William Hildebrand, Ph.D., works with other OU researchers to discover and test which tumor mutations will make the best vaccine targets for each melanoma patient.

OU team assists in research focused on promising new cancer-fighting approach

 

We get vaccinated to keep from getting sick. Now, new research shows vaccines may prove powerful in the fight against cancer too.
The vaccines, in this instance, are personalized for each patient, designed to generate a powerful immune response against unique mutations in his or her own melanoma tumor cells. Figuring out which mutations to target fell to a team of researchers at the University of Oklahoma Health Sciences Center, headed by William Hildebrand, Ph.D., a member of the Stephenson Cancer Center and George Lynn Cross Research Professor of Microbiology and Immunology at the OU College of Medicine.
The work started with colleagues in St.
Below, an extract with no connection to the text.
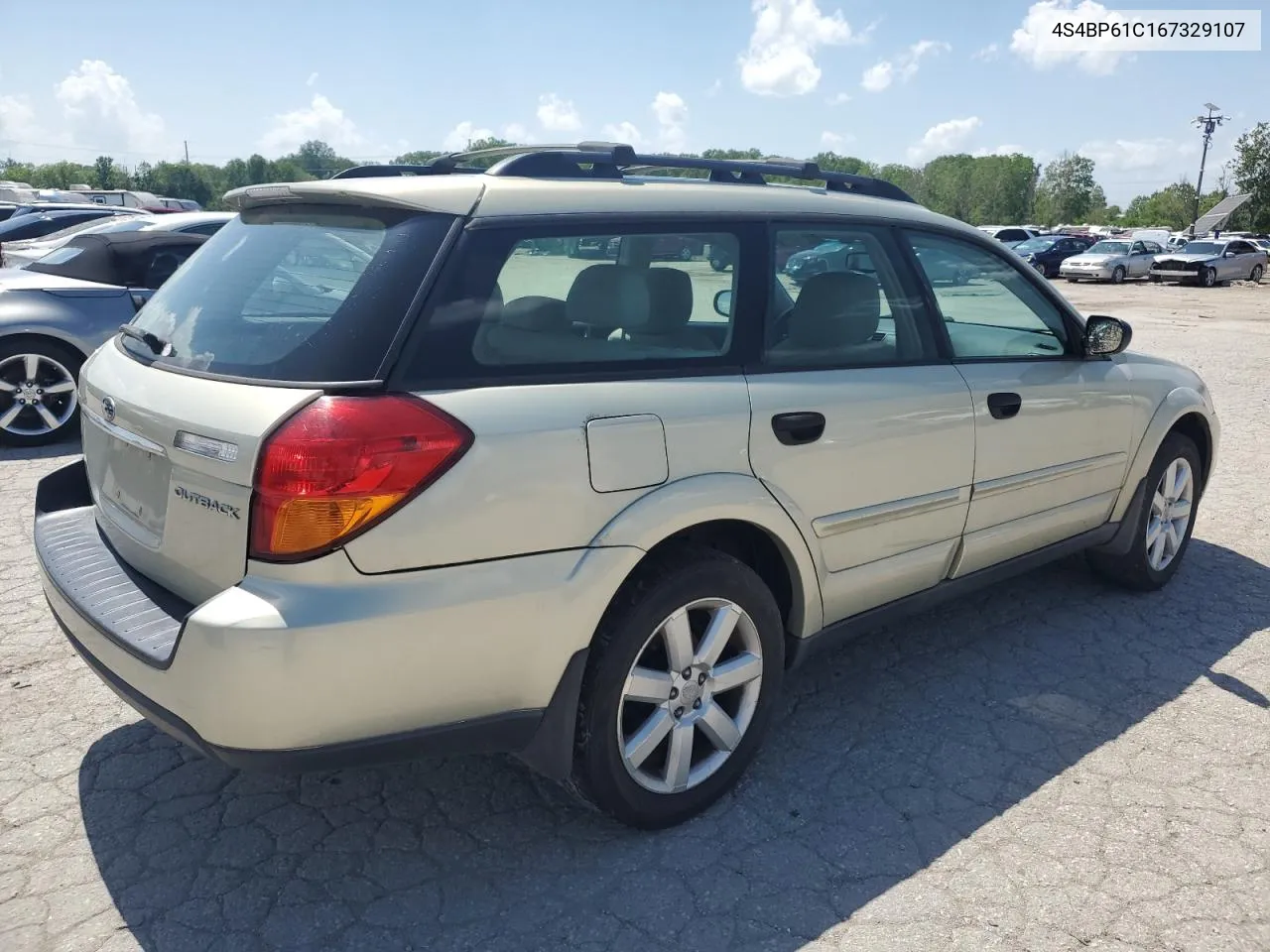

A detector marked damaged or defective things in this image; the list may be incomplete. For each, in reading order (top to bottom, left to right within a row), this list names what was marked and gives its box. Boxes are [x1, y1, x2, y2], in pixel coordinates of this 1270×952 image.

cracked asphalt pavement [0, 286, 1264, 952]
Louis who used genomics to find genetic mutations within the cells of the tumor but not in the patient’s healthy cells. They uncovered thousands of cancer mutations.
That’s where the OU researchers stepped in. Hildebrand and other OU researchers zeroed in on proteins unique to melanoma cells that would betray the cancer cells very existence.
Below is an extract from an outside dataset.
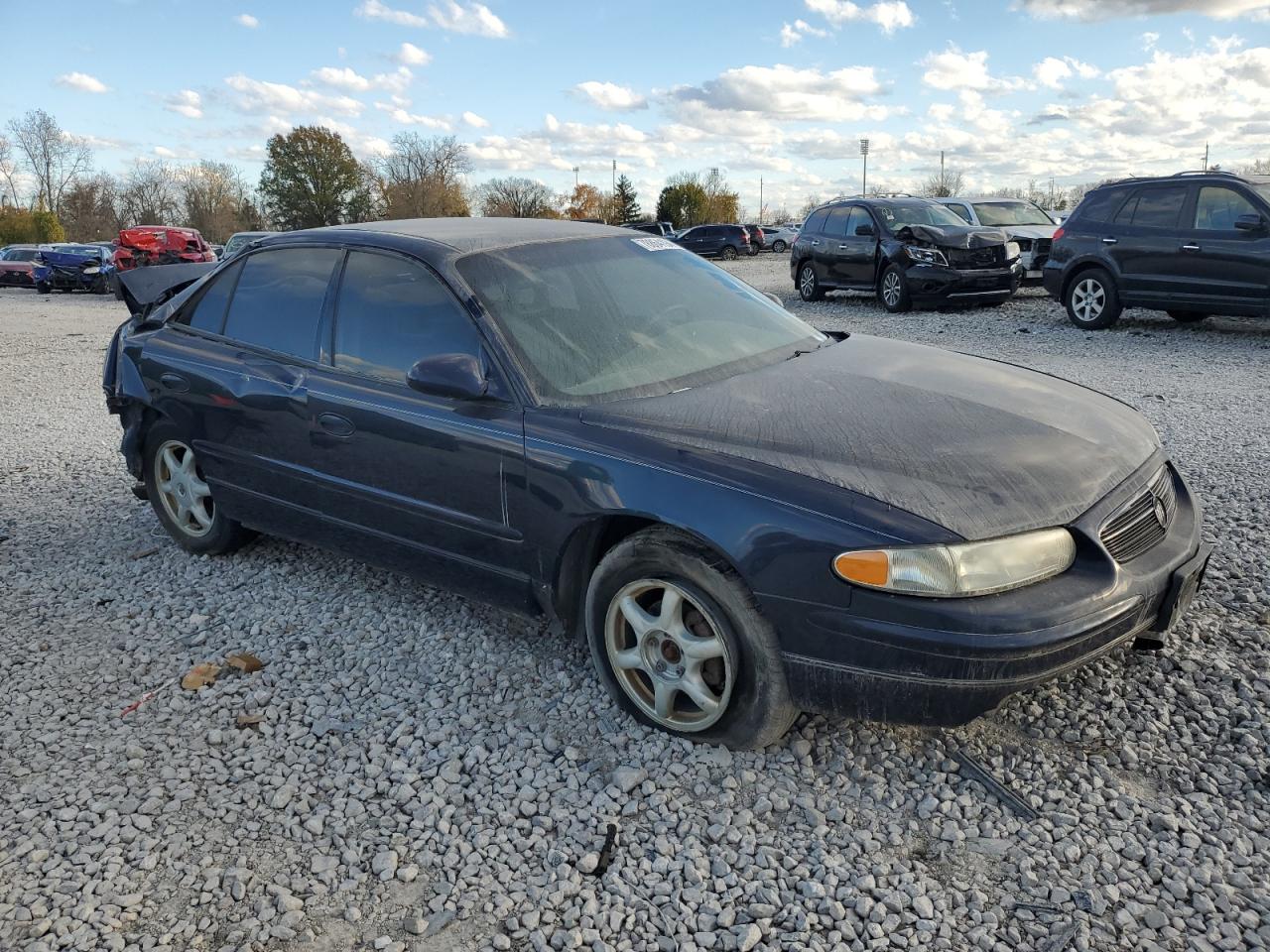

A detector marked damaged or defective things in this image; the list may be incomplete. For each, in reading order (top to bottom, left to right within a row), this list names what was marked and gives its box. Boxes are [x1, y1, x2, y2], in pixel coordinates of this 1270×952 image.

red damaged car [114, 229, 215, 274]
wrecked car hood [899, 225, 1005, 250]
wrecked car hood [583, 340, 1163, 540]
“This is a different approach that says we know what is specific to your particular tumor. That’s what we are going to target,” Hildebrand explained. “But if you have all of these mutations in the DNA of your tumor, which of these mutations can we target? Which of these mutations reveals itself on the surface of a tumor cell so you can focus the immune response to it with a vaccine, in this instance?”
Using specific tests and computer algorithms, Hildebrand’s team was able to predict and test which of the many mutations in the tumor cells would provide the best vaccine targets.
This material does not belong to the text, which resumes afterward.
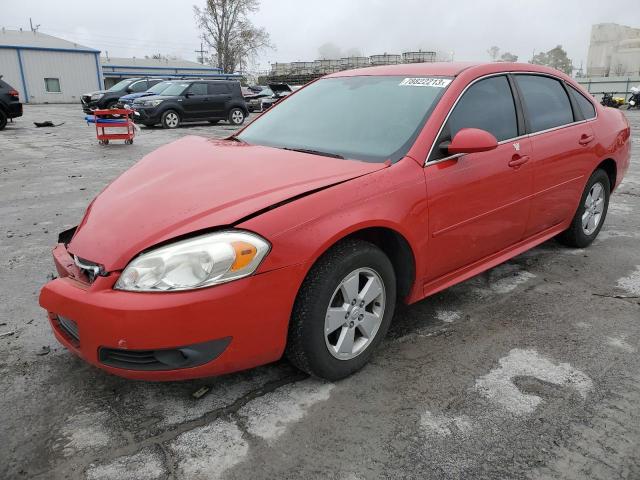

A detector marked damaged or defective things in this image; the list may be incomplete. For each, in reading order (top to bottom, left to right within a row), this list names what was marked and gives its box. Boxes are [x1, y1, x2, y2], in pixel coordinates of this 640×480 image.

With the targets developed at the OU Health Sciences Center, co-investigators at Washington University used immunotherapy techniques to create a customized vaccine for each patient – much like a personalized smart-missile system inside the body. Early data reveals a revved up immune response to the tumor cells. More study is needed, but researchers believe the approach and the results are promising.
“This is an early generation of this research,” Hildebrand said. “We are going to get better and better at finding this population of targets and then selecting the specific targets to address the tumor.”
Hildebrand added that it’s an approach that may also work for other types of tumors.